Mynti207

Persistent Time Series Database

Note: Unit tests are carried out by loading the server and webserver as sub-processes, which are not reflected in the coverage statistics. We estimate that our unit tests achieve at least 90% coverage when taking into consideration code that is run via sub-processes.

Description

This package implements a persistent time series database. Our sample use case involves two types of similarity searches on daily stock market data.

Persistence Architecture

Heaps

The timeseries and the metadata are stored in heap files. When loading or creating a database, the heap files are opened and every operation occurs in the heap. The data are formatted with the python struct library and saved in the two following binary files.

TSHeap to store the raw timeseries

All the timeseries stored need to have the same length (this parameter is set when opening a database and is checked when inserting new timeseries). This length is stored at the begining of the heap, followed by each timeseries as the encoded concatenation of the times and values sequences. The offset of each timeseries is stored in the PrimaryIndex pks of the PersistentDB object. In case of a deletion, the offset is removed from the indexes and the deleted metadata field associated with the time series is updated.

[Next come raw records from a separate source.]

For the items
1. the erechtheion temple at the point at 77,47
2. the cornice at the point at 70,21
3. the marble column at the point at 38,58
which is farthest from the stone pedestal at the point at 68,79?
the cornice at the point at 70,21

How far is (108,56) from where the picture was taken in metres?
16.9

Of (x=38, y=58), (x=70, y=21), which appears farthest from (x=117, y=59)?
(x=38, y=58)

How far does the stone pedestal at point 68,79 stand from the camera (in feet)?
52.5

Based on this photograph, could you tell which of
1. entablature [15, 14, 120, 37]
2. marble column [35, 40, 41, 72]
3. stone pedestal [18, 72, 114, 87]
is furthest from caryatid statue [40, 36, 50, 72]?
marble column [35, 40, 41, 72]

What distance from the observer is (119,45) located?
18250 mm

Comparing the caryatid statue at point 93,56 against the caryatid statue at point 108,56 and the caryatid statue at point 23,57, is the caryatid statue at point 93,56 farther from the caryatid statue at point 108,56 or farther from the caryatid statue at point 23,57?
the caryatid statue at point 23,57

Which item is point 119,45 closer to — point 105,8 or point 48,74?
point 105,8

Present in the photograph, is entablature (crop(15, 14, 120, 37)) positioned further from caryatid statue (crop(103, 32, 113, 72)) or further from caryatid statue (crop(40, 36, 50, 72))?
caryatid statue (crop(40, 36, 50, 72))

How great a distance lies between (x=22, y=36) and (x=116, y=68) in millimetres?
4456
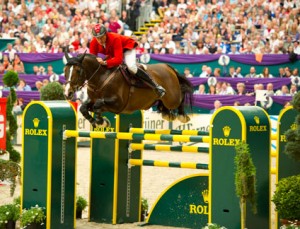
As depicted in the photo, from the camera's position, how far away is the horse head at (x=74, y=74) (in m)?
10.9

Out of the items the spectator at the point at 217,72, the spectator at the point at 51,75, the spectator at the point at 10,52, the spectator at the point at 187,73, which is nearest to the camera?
the spectator at the point at 217,72

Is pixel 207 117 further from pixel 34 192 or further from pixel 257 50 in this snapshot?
pixel 34 192

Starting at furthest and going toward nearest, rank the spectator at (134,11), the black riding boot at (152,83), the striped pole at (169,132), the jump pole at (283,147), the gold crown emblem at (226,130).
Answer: the spectator at (134,11), the black riding boot at (152,83), the striped pole at (169,132), the jump pole at (283,147), the gold crown emblem at (226,130)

MetaHeap to store the metadata:

For each timeseries that is inserted, all the fields of the schema are initialized to their default values and saved into the heap. The size of each struct is directly computed from the schema and is common to each time series' metadata. In case of deletion/insertion into the schema, the heap file is reset with the new struct for all the metadata. This design decision causes heavy computation, but it rarely occurs (only upon insertion/deletion of vantage points) and allows a memory optimized heap file to be maintained. The offset of each element is stored in the PrimaryIndex associated with the corresponding time series' primary key.

Indices

A primary index is used by default on the primary key (which is a string type in the current implementation) and stores the offsets for the heap files. Additional indexes can be set by the user on schema fields. This field can take 3 different values: 1 for a Binary Tree index in case of high cardinality, 2 for a BitMap index in case of low cardinality and None if no index is required. The following indexes are saved on disk with pickle and inherit from the same Index class:

PrimaryIndex: stores the primary index in a dictionary using the following format:

{'pk': ('offset_in_TSHeap', 'offset_in_MetaHeap')}

BinaryTreeIndex: uses the Python bintrees library (https://pypi.python.org/pypi/bintrees/2.0.2).
BitMapIndex: uses a dictionary with possible values as keys and bitmap vectors over the timeseries as values.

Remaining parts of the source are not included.